The Extract feature is the core functionality of Stract Data, allowing you to extract structured data from HTML documents using advanced AI models. This feature eliminates the need for manual HTML parsing and fragile selectors, providing a reliable and scalable solution for data extraction.

Features

  • Extract structured data from HTML documents
  • Process and normalize the extracted data
  • Scale your extraction needs automatically
  • AI-powered understanding of content context and structure

API Endpoint

POST /extract

Extract structured data from an HTML document based on your specified output schema.

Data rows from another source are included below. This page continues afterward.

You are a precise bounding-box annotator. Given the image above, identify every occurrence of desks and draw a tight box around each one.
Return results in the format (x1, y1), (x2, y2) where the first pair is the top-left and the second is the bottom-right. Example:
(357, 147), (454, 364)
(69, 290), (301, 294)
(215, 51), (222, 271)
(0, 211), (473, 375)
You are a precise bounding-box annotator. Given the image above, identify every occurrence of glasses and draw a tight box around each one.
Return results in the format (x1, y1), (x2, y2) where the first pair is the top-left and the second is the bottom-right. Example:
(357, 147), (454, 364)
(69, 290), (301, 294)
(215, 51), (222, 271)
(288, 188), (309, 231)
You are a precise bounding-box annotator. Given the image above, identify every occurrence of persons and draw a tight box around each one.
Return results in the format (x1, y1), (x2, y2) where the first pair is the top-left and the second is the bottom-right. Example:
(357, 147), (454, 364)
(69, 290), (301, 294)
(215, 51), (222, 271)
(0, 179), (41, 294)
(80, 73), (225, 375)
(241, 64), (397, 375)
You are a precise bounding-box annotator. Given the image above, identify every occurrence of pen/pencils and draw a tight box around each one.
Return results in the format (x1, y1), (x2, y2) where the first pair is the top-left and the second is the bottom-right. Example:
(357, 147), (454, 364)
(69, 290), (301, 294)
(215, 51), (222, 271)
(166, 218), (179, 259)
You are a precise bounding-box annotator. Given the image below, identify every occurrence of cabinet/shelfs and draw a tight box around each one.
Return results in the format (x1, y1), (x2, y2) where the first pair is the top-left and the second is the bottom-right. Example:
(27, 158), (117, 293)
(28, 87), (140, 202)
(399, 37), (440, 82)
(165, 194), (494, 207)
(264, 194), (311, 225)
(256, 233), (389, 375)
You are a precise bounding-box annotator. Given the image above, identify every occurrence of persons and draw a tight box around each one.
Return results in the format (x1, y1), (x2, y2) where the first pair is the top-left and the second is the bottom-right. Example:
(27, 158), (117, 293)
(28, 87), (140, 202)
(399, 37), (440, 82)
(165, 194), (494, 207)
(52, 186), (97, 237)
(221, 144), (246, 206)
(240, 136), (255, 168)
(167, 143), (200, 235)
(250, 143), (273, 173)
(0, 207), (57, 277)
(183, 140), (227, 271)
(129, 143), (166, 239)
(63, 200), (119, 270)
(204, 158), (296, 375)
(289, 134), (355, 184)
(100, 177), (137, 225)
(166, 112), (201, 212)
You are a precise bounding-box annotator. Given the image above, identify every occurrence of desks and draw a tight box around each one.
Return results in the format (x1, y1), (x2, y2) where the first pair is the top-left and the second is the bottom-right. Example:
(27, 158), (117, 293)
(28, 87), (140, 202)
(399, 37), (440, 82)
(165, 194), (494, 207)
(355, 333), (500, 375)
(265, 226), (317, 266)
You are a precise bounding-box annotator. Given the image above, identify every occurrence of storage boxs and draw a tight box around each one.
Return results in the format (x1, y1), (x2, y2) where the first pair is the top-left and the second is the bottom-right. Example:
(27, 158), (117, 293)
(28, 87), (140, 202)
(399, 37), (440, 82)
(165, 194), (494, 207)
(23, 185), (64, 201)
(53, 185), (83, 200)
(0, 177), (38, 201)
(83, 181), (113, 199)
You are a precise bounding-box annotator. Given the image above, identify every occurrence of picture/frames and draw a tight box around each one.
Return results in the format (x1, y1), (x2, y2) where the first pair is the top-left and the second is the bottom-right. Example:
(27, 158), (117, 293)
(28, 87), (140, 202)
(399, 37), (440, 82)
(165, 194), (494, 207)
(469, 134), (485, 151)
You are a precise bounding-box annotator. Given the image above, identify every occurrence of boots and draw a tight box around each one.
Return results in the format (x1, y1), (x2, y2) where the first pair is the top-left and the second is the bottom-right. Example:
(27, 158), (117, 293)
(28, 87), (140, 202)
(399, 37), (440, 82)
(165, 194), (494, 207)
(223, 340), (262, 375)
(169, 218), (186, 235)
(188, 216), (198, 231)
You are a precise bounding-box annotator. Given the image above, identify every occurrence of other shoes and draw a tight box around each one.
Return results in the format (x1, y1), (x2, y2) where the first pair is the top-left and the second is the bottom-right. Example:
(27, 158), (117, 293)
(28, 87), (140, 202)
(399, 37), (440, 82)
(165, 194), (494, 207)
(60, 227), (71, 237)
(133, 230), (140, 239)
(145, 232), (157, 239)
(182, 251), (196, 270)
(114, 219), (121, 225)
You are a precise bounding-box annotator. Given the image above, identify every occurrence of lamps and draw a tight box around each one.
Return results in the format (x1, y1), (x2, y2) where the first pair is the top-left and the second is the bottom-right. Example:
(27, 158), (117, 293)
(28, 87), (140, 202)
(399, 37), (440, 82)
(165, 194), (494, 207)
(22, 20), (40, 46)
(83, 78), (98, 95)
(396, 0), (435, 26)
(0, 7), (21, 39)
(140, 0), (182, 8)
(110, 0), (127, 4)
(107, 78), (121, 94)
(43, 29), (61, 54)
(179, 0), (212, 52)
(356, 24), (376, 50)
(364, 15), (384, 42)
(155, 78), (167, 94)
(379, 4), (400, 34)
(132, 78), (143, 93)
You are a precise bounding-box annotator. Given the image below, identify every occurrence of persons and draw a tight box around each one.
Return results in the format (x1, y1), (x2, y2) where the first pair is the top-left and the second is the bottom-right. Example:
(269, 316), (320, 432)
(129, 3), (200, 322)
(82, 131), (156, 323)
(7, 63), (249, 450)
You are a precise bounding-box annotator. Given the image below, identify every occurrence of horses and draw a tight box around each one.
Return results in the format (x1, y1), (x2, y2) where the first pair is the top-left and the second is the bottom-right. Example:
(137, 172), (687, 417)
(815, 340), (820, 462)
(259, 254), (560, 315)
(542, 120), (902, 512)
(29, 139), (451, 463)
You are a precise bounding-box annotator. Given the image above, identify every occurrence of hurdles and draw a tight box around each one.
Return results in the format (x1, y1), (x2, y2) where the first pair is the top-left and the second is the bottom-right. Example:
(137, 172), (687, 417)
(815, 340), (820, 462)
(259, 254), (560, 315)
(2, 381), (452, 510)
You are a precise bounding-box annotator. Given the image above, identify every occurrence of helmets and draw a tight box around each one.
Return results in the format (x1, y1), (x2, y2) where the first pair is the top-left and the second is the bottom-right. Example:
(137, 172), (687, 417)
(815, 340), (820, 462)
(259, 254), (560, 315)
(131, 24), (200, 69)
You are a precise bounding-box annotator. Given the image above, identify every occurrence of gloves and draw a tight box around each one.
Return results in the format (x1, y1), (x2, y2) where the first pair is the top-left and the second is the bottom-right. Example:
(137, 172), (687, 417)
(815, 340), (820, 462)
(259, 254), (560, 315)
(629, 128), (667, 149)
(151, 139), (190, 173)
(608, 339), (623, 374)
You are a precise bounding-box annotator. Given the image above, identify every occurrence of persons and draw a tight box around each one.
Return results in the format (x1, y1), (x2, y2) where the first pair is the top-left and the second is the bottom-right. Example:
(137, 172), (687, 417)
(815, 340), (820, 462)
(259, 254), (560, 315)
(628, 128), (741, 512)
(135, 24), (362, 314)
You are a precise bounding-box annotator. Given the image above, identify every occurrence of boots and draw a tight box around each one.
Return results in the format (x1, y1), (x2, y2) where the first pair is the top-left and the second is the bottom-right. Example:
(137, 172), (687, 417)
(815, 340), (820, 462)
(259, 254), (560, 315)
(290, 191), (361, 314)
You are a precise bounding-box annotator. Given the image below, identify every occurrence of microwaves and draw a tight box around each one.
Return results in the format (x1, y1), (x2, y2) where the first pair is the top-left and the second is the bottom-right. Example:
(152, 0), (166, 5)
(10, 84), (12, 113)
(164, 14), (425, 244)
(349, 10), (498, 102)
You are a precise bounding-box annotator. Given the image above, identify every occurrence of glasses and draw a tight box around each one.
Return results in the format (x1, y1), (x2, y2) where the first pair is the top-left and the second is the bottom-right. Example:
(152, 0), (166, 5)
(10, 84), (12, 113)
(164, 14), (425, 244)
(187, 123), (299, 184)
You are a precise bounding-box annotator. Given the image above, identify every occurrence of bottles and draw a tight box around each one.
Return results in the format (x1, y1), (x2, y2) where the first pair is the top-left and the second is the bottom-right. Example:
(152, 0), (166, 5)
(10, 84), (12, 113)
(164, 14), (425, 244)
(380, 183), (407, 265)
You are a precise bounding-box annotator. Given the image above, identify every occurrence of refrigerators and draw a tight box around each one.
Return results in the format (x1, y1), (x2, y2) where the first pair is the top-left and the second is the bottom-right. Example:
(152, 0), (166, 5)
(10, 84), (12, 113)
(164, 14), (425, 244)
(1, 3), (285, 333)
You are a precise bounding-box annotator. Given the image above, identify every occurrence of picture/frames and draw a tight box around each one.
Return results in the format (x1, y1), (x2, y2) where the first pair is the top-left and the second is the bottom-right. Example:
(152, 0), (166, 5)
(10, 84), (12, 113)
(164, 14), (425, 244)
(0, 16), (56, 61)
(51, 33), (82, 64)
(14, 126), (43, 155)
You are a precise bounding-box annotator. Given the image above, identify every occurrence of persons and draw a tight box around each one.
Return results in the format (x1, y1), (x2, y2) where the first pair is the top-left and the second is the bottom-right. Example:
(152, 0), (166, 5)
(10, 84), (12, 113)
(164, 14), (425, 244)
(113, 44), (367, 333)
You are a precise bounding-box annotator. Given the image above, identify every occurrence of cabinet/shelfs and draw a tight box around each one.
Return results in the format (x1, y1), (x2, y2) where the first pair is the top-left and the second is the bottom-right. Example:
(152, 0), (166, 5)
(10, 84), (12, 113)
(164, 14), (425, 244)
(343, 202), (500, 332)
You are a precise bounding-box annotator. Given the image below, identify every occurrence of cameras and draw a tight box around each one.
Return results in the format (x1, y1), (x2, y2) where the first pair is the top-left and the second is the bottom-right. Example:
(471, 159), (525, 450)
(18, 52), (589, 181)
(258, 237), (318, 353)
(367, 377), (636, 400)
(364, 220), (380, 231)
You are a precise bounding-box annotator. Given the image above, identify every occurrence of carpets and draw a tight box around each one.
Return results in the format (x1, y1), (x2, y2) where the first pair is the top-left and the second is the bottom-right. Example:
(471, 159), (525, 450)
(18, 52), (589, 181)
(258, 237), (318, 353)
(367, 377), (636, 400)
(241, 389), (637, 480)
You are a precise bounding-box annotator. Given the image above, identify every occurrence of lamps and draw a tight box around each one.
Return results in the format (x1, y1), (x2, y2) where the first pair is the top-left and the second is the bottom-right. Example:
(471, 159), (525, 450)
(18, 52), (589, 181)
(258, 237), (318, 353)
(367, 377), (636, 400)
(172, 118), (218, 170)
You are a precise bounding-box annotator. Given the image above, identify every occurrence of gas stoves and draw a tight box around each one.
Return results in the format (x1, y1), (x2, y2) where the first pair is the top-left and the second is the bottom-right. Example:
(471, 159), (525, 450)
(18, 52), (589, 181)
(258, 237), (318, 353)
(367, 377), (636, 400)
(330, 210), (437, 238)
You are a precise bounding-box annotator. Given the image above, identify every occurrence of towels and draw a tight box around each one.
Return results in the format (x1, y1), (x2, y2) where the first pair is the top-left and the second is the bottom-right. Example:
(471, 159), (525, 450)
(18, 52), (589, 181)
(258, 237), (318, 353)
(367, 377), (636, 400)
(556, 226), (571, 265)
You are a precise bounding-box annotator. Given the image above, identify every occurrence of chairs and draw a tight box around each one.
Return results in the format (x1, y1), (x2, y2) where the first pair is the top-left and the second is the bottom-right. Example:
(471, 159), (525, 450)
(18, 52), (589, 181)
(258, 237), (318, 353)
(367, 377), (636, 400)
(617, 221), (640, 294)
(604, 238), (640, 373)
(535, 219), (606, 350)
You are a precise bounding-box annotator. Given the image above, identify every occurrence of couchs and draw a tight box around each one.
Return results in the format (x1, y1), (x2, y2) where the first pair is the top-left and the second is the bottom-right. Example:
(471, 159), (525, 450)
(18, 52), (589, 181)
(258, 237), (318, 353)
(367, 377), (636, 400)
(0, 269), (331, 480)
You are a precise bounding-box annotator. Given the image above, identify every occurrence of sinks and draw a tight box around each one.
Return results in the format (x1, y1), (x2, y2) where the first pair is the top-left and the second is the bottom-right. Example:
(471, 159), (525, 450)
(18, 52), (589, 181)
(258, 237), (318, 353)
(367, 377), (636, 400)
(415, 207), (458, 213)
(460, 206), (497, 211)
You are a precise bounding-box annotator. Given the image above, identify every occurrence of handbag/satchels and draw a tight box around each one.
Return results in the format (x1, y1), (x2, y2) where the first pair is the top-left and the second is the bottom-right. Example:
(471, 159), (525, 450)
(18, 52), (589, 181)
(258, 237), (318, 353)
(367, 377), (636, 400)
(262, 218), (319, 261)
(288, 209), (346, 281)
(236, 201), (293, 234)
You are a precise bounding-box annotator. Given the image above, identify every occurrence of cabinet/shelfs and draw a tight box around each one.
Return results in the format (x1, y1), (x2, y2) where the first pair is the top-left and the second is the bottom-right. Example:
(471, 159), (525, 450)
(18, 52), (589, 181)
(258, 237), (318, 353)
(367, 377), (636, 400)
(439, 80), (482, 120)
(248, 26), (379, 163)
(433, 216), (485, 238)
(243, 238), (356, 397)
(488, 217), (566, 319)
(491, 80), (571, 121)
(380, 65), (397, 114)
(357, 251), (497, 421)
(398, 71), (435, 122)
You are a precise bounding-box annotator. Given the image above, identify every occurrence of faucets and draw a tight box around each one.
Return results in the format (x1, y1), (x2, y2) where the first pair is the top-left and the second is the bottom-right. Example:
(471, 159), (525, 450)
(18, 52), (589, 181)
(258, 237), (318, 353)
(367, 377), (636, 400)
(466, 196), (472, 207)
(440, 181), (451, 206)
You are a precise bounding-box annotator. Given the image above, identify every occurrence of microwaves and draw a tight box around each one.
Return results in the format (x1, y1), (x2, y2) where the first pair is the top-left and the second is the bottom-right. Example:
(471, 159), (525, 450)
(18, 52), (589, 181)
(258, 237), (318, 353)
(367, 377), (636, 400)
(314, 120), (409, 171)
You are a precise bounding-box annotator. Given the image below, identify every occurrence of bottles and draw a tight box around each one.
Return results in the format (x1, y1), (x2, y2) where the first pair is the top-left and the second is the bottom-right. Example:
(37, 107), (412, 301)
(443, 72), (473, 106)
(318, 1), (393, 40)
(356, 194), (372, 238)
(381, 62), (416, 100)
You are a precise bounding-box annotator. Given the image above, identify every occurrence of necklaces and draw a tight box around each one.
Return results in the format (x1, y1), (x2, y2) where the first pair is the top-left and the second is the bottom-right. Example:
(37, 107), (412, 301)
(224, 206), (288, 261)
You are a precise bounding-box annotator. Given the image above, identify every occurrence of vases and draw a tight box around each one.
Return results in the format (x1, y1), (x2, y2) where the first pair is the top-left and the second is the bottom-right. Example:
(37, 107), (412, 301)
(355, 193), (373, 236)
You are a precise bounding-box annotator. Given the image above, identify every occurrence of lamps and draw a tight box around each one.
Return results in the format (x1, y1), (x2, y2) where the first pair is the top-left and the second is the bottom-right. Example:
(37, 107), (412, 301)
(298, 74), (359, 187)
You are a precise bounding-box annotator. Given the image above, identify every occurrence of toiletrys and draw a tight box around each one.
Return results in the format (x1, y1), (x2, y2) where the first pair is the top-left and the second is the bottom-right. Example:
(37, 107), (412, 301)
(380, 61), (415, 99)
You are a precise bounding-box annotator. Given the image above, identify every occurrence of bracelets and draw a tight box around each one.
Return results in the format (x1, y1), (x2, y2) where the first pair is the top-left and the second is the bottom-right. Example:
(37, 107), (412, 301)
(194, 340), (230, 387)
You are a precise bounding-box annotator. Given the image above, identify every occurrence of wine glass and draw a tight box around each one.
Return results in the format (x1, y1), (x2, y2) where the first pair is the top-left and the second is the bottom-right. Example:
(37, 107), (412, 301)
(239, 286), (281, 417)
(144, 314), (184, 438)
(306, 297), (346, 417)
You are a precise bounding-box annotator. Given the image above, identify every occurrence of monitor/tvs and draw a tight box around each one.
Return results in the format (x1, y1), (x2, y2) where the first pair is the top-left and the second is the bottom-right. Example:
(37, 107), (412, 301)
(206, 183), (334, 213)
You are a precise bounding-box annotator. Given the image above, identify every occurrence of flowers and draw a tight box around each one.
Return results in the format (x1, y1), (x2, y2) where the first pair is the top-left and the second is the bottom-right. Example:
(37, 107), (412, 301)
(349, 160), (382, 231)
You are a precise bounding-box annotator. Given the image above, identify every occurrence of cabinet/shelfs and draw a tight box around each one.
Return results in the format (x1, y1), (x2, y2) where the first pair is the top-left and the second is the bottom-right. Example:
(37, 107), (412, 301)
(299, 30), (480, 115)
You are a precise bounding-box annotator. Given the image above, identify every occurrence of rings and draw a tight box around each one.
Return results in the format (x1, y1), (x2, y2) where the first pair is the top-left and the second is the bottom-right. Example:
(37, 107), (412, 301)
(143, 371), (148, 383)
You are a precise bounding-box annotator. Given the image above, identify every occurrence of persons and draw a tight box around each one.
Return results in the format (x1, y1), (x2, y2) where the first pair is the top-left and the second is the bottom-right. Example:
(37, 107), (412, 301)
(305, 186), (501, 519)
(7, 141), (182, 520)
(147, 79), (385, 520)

Endpoint: https://api.stractdata.com/v1/extract

Headers:

  • Content-Type: multipart/form-data
  • api-key: API_KEY

Parameters:

  • file: The HTML file to process (multipart/form-data)
  • outputSchema: JSON schema defining the structure of the output data

Example Request

Given the following JSON schema:

{
  "type": "object",
  "properties": {
    "title": {
      "type": "string"
    },
    "price": {
      "type": "number" 
    },
    "description": {
      "type": "string"
    },
    "features": {
      "type": "array",
      "items": {
        "type": "string"
      }
    }
  },
  "required": [
    "title",
    "price", 
    "description",
    "features"
  ]
}

You can use the following request to extract the structured data from the HTML document called input.html:

curl -X POST https://api.stractdata.com/v1/extract \
  -H 'Content-Type: multipart/form-data' \
  -H 'api-key: API_KEY' \
  -F file=@/input.html \
  -F 'outputSchema={"type":"object","properties":{"title":{"type":"string"},"price":{"type":"number"},"description":{"type":"string"},"features":{"type":"array","items":{"type":"string"}}},"required":["title","price","description","features"]}'

Then the response will be:

{
  "result": {
    "title": "Example Product",
    "price": 99.99,
    "description": "A great product description",
    "features": ["Feature 1", "Feature 2", "Feature 3"]
  },
  "metadata": {
    "tokens": {
      "input": 150,
      "output": 75,
      "total": 225
    },
    "timeSpent": 1234
  }
}

Billing and Usage Tracking

Stract Data tracks your usage based on tokens processed during extraction:

  • Input Tokens: Number of tokens in the input HTML content
  • Output Tokens: Number of tokens in the extracted structured data
  • Total Tokens: Sum of input and output tokens

Only the output tokens are charged.

Usage History

You can track your extraction history in the dashboard extract section, which includes:

  • Date of extraction
  • Number of tokens used
  • Time spent processing

This information helps you monitor your usage and optimize your extraction processes.